Earn-Out Agreement between Capsalus and Mary S. Schreiber dated January 26, 2011

EX-10.2 3 ex10x2.htm EXHIBIT 10.2 ex10x2.htm
 
Exhibit 10.2
 
 
EARN-OUT AGREEMENT
 
 
THIS EARN-OUT AGREEMENT (the “Agreement”) is entered into this 26th  day of January 2011, between Capsalus Corporation, a Nevada corporation (“Capsalus”) and Mary S. Schreiber, PhD., (the “Seller”).
 
RECITALS
 
A.  Pursuant to a Stock Purchase Agreement dated January 26, 2011 (the "Purchase Agreement"), among Capsalus and the Seller, it is a condition to closing under the Purchase Agreement (the "Closing") that Capsalus and the Seller execute and deliver this Agreement to each other.
 
B.  Pursuant to the Purchase Agreement, Capsalus will acquire all of the issued and outstanding capital stock of Guava Senior Home & Healthcare Services, a Delaware corporation, and Guava Financing, Inc., a Delaware corporation (hereinafter referred to as the “Company” or “Companies”) owned by the Seller.
 
 
C.  The parties intend to provide for the payment of additional shares of Capsalus common stock to the Seller based on the financial performance of the Company following the Closing ("Earn-Out").
 
AGREEMENT
 
1.           Calculation of Earn-Out.  The Seller’s Earn-Out shall be based on the gross revenues achieved by the Companies between the Closing and December 31, 2014 (the “Earn-Out Period”) as follows:
 
 
(a)
Capsalus shall issue 5,000,000 shares of its common stock to Seller, for every five  million dollars ($5,000,000) of gross revenues achieved by the Seller (the “Earn-Out Amount”) between the Closing and December 31, 2013, up to a total of twenty million (20,000,000) shares of its common stock for total gross revenues of twenty million dollars ($20,000,000) achieved over the Earn-Out Period.
 
 
(b)
The Shares shall be issued quarterly after certification by the Capsalus Chief Financial Officer, that the Earn-Out Amount has been met by the Seller.
 
 
(c)
For purposes of this Agreement, Gross Revenues shall be based upon all income received by Seller that it receives from its normal business activities, in accordance with Generally Accepted Accounting Principals consistently applied from the Closing.
 
2.           Payment of Earn-Out Shares.
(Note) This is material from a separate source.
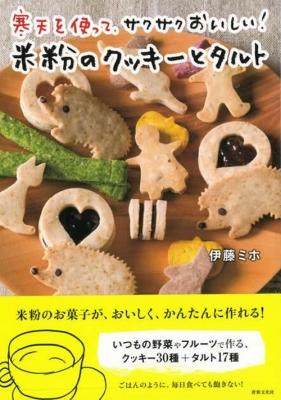 寒天を使って、サクサクおいしい!米粉のクッキーとタルト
Within forty-five (45) days after each quarter of the Earn-Out Period, the CFO shall deliver to the Seller a written calculation of the Earn-Out Shares earned (if any), together with a stock certificate(s) representing the amount of the  Earn-Out Shares (if any).
 
3.           Resolution of Dispute.  If Seller disputes the CFO’s calculation of the Earn-Out Shares, it shall so notify Capsalus in writing within ten days after receipt of the written calculation referred to in Section 2. Capsalus and the Seller shall then submit the matter to Capsalus independent auditors (the “Auditors”), who shall calculate the Earn-Out Shares as described in Section 1. The Auditors shall submit its written calculation of the Earn-Out Shares to the parties simultaneously with its completion of its audit of Capsalus financial statements for the fiscal year ended December 31, 2011. If the Auditor’s calculation shows the Earn-Out Shares to be equal to or less than the amount determined by the CFO, then the Seller shall pay the Auditor’s fees and expenses. If the Auditor’s calculation shows the Earn-Out Shares to be greater than the amount determined by the CFO, then Capsalus shall pay the Auditor’s fees and expenses.
 
4.          Covenants of Capsalus .  Capsalus hereby covenants and agrees that, from the Closing Date until the earlier of (i) the termination of this Agreement or (ii) the end of the 2013 Earn-Out Period, it will (x) maintain the Company as a wholly-owned subsidiary of Capsalus, which will maintain appropriate accounting books and records necessary to calculate amounts payable hereunder, and (y) not change the name of such subsidiary without Seller’s prior consent, which consent shall not be unreasonably withheld.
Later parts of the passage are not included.